_WORK TO DO_: Please retype, character for character, the section of the Thanksgiving camping thread below starting at "If I was going" and ending at "over the fire..".

_EXTRACT_:

# Thanksgiving Dinner And Camping



## luckylynn (Jan 9, 2007)

Hello to all.....We are planning to go camping for Thanksgiving, if the weather will permit thta is.Our camper has no oven. I need some ideas of ways to make a turkey day dinner.I do have a slow cooker,electric skilet and of course the regular outdoor colman camp stove.

So how and or what would you cook? Recipes and suggestions if you could would be a great help.

Thanks ahead of time for all the help.....Lynn


----------



## Y-Guy (Jan 30, 2004)

Lynn, for the Turkey we've done the Turkey Fryer as well as using a Roster oven, both did great. If you use a Roster oven just watch your breakers.


----------



## CalifRVers (Oct 16, 2009)

I was going to say a deep fryer also or you could always cook the turkey and stuffing at home, slice it, pack it in an air tight container and then cook the potatoes, veggies, etc at camp. Your slow cooker can warm up the turkey and stuffing. Just a thought..


----------



## FinsUp (Jul 10, 2009)

If I was going to cook a turkey while camping, I think I would do a garbage can turkey and bake the pumpkin pie ahead of time.

http://camping.about.com/od/recipes/r/ucrec109.htm


----------



## Nathan (Jan 2, 2007)

You an go for a turkey breast and grill it over the fire..


----------



## wolfwood (Sep 19, 2005)

CalifRVers said:


> I was going to say a deep fryer also or you could always cook the turkey and stuffing at home, slice it, pack it in an air tight container and then cook the potatoes, veggies, etc at camp. Your slow cooker can warm up the turkey and stuffing. Just a thought..


I was thinking the same thing. Best part is that you'll have "left overs" right from the start!!! Nothin' better than Turkey-the-day-after !


----------



## ED_RN (Jun 25, 2006)

Many years go hurricane Ewa knocked out all the power in Hawaiijust before Thansgiving. We cooked one on a Weber grilland it ws really good. Just followed the directions in the book that came with the grill. Basically you start the charcoal, move it all to the sides under the openings in the grill. Then add a little more charcoal every hour if I remember right. We put a foil pan under the bird and had drippings to make gravy with.


----------



## JerseyGirl86 (Mar 30, 2009)

Or my favorite...Turkey with all the trimmings from your favorite restaurant....or at least SOME of the trimmings. That way you can still have some home made things and not fret about cooking for the day. We do enough of that at home! BRILLIANT!


----------



## Howier (Apr 26, 2009)

Smoked turkey legs dunked in the deep fryer for a few minutes. Heart attack on a stick. But soo good.


----------



## mswalt (Sep 14, 2004)

STOP! You guys are making me hungry!

I would love to camp out for Thanskgiving but the DW won't have it. So, we'll enjoy our dinner at home, as usual.

Mark


----------



## OregonCampin (Mar 9, 2007)

_STORED ROWS_:
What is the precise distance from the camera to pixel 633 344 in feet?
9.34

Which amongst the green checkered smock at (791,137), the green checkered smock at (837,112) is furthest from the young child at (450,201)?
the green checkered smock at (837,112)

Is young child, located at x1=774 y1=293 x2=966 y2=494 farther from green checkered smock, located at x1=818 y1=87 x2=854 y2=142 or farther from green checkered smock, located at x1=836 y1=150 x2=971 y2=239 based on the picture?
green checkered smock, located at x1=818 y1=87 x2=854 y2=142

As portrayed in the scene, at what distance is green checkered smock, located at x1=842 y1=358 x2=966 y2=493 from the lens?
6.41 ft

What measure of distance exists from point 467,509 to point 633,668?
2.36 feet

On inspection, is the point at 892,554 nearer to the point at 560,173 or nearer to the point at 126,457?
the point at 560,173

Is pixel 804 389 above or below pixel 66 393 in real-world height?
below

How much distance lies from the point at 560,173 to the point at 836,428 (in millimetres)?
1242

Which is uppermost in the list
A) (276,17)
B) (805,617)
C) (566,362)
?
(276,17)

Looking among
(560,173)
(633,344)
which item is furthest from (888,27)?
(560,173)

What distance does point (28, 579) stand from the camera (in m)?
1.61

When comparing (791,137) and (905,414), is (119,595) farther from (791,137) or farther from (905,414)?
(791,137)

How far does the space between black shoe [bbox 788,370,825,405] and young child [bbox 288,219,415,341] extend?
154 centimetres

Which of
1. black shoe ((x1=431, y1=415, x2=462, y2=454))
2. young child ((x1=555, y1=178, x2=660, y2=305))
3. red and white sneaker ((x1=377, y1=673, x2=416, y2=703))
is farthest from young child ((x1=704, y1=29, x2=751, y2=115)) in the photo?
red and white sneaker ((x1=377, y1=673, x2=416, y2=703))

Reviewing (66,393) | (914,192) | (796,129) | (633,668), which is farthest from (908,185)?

_THE OUTPUT_:
If I was going to cook a turkey while camping, I think I would do a garbage can turkey and bake the pumpkin pie ahead of time.

http://camping.about.com/od/recipes/r/ucrec109.htm


----------



## Nathan (Jan 2, 2007)

You an go for a turkey breast and grill it over the fire..